In a recent meeting with the State Treasurer, League President Mayor Jim Cassella of East Rutherford voiced our concerns with a key piece of Governor Murphy’s State budget proposal. Mayor Cassella had previously raised those concerns in his testimony before the respective Legislative Budget Committees.
As previously reported, the Governor’s proposal would shake the foundations of the Energy Tax Receipts Property Tax Relief Fund (ETR), which, for more than 20 years, has delivered reliable and significant property tax relief to municipal home- and business-owners, all around our Garden State.
Specifically, the Governor’s proposal would zero-out the ETR, which has always been funded through taxes (Sales and Corporate) levied on energy suppling utilities. In lieu of the ETR, funding would be derived through the Income Tax. This change, we have been told, will be effected not by the passage of a new statute, but instead by the insertion of new budgetary language.
In a recent post on the League’s Town Crier blog, we try to explain the State’s reason for suggesting this action, and the reasons for our strong opposition. In short, from the State perspective, this shift would give State budget makers $788.5 million to spend on other priorities. In short, from our perspective, the reshuffling could jeopardize future ETR funding.

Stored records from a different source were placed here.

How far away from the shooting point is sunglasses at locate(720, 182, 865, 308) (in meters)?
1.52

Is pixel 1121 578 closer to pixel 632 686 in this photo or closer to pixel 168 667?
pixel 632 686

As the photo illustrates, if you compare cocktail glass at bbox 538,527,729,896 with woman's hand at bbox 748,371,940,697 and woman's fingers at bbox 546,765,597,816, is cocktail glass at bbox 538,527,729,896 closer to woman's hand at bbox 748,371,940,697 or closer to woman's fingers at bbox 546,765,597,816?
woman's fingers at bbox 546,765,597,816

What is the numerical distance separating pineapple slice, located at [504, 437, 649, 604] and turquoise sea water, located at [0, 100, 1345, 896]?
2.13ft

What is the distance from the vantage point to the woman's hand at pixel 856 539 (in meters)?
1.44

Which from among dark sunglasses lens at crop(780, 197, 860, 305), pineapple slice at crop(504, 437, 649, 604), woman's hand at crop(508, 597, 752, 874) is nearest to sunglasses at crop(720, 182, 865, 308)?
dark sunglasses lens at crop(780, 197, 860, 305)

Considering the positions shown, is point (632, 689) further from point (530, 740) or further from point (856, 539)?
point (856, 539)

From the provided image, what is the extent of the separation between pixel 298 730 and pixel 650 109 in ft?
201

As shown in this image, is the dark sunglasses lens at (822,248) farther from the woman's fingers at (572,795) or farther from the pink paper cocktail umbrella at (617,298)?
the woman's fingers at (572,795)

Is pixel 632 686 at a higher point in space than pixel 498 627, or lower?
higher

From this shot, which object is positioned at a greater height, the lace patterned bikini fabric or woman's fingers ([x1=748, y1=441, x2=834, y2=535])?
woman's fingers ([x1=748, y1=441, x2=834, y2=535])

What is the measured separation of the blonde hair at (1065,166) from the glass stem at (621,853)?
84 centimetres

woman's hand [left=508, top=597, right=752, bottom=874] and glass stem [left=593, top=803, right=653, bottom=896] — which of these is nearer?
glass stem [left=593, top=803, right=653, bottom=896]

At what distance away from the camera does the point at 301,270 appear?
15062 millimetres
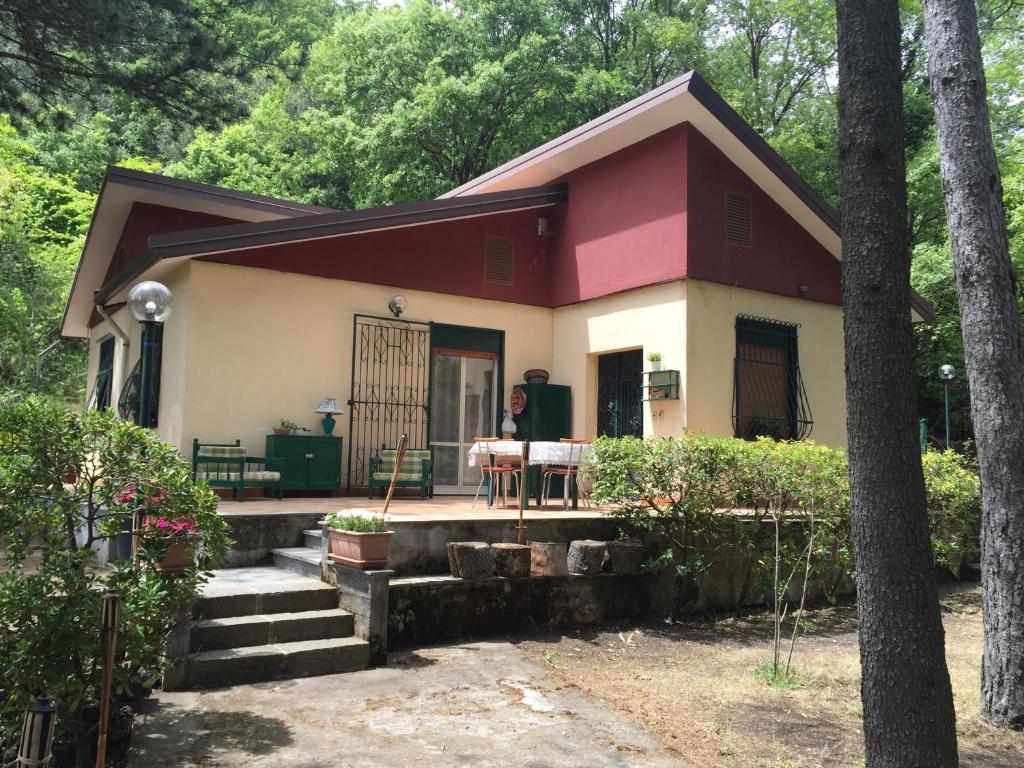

We see two concerns with the proposal. First, it would open the lock box that has ensured the annual ETR distributions would meet the minimum requirements of the statutes, since 1997. Second, this wouldn’t be the first time that the State has used budget language to give itself greater spending discretion. The last time it happened led, over several years, to the deterioration of CMPTRA property tax relief. We need assurance that ETR property tax relief will not suffer the same decline.